Your answer should be every line below that includes the word "Odocoileus".

================================

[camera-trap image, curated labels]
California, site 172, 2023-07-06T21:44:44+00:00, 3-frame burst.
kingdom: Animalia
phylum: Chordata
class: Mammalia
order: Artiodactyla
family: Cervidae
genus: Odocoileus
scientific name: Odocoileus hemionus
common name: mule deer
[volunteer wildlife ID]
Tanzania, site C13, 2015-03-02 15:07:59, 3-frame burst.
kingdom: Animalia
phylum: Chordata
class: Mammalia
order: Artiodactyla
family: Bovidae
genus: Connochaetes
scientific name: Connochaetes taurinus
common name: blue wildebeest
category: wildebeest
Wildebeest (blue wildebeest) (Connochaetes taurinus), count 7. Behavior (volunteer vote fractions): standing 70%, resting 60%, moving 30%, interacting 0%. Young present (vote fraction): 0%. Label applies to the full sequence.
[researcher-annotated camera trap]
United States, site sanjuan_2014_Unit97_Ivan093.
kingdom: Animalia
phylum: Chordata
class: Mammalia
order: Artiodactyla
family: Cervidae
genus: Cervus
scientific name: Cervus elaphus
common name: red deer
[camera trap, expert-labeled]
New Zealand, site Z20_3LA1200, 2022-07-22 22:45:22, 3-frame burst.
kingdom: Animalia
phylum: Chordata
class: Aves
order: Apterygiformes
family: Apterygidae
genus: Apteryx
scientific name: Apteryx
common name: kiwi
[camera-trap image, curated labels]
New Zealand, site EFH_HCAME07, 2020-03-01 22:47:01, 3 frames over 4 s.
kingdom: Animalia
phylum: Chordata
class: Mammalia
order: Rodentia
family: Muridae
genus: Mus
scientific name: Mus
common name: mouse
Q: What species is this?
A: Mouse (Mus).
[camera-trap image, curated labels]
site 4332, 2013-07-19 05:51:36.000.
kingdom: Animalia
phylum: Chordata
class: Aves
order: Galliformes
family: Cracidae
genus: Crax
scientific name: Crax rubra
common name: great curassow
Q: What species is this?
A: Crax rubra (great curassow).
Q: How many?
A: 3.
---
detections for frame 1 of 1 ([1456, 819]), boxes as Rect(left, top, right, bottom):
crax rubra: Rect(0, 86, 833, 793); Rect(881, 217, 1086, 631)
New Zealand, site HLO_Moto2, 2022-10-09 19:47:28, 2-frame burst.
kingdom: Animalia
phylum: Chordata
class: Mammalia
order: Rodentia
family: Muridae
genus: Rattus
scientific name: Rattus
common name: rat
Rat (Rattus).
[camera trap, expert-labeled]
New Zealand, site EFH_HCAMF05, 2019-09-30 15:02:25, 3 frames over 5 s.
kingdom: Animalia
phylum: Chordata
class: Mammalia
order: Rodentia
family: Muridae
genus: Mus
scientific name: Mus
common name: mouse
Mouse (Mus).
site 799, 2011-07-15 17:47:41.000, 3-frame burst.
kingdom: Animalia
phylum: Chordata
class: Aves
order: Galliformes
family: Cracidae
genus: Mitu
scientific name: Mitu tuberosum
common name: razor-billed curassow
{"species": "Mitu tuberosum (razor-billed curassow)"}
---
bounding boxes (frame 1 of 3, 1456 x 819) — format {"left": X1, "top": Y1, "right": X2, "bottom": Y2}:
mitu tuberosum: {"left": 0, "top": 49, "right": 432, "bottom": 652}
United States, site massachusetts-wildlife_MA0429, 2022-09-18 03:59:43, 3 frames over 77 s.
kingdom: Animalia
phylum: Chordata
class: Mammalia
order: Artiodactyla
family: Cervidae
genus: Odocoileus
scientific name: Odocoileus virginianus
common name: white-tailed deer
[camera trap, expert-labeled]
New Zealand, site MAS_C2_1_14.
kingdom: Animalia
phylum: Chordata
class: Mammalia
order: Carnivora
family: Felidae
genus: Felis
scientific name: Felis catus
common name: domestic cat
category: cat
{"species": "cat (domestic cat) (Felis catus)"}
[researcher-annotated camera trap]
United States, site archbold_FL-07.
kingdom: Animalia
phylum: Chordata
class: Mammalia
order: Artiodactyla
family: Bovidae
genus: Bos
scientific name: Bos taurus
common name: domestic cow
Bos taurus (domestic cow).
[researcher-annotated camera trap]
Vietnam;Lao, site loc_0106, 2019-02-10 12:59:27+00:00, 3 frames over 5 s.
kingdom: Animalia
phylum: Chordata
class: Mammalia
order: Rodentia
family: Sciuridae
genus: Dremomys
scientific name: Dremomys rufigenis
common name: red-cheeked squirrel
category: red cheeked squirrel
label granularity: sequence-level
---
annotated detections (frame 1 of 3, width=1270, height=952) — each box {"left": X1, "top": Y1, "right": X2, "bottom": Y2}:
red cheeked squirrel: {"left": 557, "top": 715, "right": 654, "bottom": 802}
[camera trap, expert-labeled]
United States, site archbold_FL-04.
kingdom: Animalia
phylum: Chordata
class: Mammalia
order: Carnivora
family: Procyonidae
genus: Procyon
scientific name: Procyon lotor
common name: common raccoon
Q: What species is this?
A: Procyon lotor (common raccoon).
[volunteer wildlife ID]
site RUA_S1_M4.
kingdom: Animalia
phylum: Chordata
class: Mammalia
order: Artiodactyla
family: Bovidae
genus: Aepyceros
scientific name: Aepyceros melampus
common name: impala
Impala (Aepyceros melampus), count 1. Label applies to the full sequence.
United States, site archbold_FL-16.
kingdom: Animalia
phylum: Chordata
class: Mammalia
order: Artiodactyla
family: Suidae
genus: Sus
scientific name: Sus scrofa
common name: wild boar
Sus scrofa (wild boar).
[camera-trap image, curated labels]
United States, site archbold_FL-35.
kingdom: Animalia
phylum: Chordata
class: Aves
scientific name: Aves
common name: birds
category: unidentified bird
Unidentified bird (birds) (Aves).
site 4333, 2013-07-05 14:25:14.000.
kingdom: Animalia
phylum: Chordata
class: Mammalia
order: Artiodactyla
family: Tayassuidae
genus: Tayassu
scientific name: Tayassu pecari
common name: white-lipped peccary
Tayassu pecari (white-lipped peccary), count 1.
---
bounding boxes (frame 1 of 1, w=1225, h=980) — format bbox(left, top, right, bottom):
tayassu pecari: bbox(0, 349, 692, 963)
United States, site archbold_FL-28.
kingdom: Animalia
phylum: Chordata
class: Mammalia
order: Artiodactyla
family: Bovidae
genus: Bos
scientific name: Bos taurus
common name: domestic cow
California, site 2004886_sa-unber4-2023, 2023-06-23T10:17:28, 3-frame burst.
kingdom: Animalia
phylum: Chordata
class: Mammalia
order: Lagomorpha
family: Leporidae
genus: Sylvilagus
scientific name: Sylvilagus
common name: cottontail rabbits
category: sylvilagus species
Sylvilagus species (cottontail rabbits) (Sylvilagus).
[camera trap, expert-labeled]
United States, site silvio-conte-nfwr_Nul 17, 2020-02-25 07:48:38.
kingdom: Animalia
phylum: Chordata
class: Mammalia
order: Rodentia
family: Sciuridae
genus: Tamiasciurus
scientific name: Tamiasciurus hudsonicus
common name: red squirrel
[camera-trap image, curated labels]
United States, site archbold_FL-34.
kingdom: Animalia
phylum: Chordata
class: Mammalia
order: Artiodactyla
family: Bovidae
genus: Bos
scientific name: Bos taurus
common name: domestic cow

================================

YOUR RESPONSE →
genus: Odocoileus
scientific name: Odocoileus hemionus
genus: Odocoileus
scientific name: Odocoileus virginianus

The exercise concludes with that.